June 1943, Hathaway Farm, Sussex

She lay on her bed, sipping black-market parsnip poteen from a tin cup and reading The Private Life of Helen of Troy. The room was painted white and had mould patches coming through on one wall, which the landlady treated with vinegar once a week. It never went away, that smell. There were no framed pictures up and the blankets on the beds were a scratchy wool. She had a small bedside table, the only furniture provided. Inside the top drawer were photographs of her children, which she kissed every night, and one of Bart, which she included for appearances only. She kept her cigarettes and stockings (both very desirable items) in a locked suitcase.

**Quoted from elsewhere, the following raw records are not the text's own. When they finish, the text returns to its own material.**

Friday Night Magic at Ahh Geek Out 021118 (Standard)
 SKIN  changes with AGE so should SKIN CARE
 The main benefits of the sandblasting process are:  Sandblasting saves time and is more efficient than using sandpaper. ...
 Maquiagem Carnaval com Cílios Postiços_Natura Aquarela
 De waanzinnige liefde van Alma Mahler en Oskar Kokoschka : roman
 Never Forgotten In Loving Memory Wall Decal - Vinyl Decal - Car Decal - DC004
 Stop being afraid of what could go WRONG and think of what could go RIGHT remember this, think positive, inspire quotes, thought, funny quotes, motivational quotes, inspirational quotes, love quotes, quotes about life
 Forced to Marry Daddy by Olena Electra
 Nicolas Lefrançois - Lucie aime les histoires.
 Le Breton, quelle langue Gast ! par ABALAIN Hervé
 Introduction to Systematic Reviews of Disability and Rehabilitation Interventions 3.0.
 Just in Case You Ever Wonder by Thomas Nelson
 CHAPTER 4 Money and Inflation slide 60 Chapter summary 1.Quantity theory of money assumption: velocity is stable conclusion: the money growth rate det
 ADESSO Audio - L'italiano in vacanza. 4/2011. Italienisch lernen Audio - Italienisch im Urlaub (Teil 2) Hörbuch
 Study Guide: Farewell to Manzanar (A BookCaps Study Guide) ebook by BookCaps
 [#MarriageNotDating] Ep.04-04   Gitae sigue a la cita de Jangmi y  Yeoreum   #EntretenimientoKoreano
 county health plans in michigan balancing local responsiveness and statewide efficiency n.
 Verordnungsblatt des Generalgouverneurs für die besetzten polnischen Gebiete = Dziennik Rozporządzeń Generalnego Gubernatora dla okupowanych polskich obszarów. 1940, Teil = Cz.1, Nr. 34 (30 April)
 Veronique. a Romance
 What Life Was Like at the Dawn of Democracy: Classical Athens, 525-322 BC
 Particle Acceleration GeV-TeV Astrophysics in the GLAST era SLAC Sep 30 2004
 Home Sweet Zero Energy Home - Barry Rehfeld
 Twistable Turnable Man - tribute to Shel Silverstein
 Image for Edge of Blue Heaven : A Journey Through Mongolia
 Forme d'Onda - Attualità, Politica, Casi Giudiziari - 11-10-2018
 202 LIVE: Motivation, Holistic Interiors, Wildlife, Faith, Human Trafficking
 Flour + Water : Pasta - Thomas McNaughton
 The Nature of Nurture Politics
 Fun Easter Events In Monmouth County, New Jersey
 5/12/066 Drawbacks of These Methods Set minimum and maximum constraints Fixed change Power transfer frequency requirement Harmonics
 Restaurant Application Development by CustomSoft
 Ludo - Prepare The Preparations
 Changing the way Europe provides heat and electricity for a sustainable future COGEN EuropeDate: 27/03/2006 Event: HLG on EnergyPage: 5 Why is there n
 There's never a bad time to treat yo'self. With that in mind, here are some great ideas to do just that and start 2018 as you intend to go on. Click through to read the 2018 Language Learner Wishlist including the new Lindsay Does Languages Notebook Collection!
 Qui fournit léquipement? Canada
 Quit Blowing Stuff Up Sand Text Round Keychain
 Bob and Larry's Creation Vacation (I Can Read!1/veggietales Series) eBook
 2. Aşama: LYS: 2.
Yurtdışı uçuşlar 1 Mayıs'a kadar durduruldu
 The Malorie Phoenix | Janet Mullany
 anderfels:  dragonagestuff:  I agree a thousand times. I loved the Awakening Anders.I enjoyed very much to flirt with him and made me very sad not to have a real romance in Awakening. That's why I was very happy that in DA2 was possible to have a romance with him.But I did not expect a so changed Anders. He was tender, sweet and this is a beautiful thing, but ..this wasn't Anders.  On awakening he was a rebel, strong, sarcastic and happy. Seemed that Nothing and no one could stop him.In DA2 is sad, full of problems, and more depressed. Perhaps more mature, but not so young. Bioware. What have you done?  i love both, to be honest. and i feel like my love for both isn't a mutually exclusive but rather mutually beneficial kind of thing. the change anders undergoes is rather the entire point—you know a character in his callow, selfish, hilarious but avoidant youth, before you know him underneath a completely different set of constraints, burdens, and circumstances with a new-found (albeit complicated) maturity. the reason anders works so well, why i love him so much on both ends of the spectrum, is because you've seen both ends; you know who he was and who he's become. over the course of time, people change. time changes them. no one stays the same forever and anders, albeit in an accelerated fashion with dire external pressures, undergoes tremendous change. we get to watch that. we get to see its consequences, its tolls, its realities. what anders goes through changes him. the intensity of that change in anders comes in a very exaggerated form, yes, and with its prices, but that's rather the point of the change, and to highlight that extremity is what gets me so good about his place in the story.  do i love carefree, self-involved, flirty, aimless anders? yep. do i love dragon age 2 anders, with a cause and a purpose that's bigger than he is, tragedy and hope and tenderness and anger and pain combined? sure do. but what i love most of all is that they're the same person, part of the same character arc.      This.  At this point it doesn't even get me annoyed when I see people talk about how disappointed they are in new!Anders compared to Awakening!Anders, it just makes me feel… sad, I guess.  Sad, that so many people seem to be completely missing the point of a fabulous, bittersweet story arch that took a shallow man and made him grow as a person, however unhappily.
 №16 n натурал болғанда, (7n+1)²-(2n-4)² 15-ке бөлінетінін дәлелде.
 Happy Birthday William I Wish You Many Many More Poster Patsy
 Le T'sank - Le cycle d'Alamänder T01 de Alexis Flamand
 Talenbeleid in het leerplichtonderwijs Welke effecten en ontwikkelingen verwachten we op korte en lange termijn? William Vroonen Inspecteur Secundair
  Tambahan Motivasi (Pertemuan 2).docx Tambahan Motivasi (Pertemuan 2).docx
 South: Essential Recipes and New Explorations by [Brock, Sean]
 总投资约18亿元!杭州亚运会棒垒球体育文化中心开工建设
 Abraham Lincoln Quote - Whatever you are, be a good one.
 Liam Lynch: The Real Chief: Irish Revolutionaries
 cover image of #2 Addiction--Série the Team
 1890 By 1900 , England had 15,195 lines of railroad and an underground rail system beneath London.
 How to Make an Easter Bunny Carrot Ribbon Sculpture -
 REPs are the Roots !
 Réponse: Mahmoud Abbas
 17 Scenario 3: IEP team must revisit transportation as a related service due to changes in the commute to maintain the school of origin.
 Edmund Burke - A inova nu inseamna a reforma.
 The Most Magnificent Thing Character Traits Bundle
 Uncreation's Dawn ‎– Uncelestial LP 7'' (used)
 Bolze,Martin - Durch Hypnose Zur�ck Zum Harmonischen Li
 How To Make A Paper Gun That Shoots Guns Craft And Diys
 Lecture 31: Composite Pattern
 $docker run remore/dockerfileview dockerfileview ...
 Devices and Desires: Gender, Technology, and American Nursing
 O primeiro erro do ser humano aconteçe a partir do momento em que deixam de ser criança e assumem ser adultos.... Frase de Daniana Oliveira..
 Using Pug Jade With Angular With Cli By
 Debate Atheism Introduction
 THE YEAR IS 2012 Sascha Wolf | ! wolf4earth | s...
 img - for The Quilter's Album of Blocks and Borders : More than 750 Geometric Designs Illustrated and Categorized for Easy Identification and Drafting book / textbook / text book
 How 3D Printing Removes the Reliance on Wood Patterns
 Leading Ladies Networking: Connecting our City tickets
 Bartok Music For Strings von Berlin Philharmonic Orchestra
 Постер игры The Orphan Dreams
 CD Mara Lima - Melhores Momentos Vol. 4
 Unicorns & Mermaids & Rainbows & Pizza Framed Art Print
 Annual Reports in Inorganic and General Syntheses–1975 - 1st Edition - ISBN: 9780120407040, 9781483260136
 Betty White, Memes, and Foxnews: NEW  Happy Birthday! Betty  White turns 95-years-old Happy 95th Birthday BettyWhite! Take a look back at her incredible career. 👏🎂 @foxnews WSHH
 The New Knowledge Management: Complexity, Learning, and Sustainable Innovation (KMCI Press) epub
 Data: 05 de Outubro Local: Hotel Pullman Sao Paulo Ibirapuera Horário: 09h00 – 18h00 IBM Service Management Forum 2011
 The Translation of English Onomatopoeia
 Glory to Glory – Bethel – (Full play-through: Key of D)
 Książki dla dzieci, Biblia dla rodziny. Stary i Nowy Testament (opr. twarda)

Bettina’s roommate Bunty had been sent home two days ago. She was a spoiled, whining eighteen-year-old, conscripted. She’d tried to get out of it, supposedly even asking her rich uncle to pull some strings, but her family were fiercely patriotic and felt she should muck in like everyone else. Having endured the little snot for three months, Bettina wondered if they’d just wanted to get rid of her for a while. On her first day Bunty was given the job of picking maggots out of the sheep’s wool, and she’d cried the whole time. Every night she threw herself on her bed like a terrible debutante, but on her first day off she went to visit the nearby village and found it full of yummy Yank soldiers. Quick as a click she cheered up, and soon adjusted to the 4.30 a.m. starts and gruelling long days of stooking and muckspreading, and a month later, when Bettina saw her picking maggots off the sheep, she was singing, ‘He Wears a Pair of Silver Wings’ in a pretty, wispy soprano.

Now she was back in her family home, in the family way. So terribly predictable.

Bettina loved having the room to herself. She no longer had to hold in her gas, escaping to the toilet or garden to let it out in long airy hisses. She could read her book without being interrupted and sneak her black-market moonshine without fear of being squealed on.

But now – a knock on the door.

‘Come in!’ said Bettina.

It was Millie the farmer’s wife, trailed by a young woman. Bettina’s eyes immediately went to the suitcase at the end of her bed, which held the bottle of parsnip liquor. Had she locked it? She wouldn’t have forgotten to lock it.

‘Ivy, meet Bettina; Bettina, meet Ivy,’ said Millie.

She smiled at the girl, who was standing just inside the room, looking around with eyes of steel. She was average build and average height. Late twenties, perhaps. Her hair was white-blonde – almost white, actually – and scraped back, hanging in a long unfashionable plait down her back. Her ears stuck out and one of them, at the top, seemed to have a point to it, a little nub. Her eyes were light blue and she was dressed in a plain navy-blue button-down dress and brown shoes of the sort a man would wear. She did not smile back.

‘Breakfast is at half past four,’ said Millie. ‘The bathhouse is downstairs next to the kitchen – you’re permitted one hot bath a week and you must book it in advance. If that doesn’t feel sufficient, and I have been told many times that it is not, well, there’s a sink’ – she pointed at the corner of the room – ‘cold water only, mind.’

Ivy nodded.

‘It goes without saying, but I shall say it anyway – no men, no lewd language, keep your squabbles to yourself, and if I ever catch you with black-market produce, that’s it for you. Dutch will assign you your jobs. Ask him after supper and you’ll find him in a good mood.’ Millie looked at Bettina. ‘You in here again on your day off?’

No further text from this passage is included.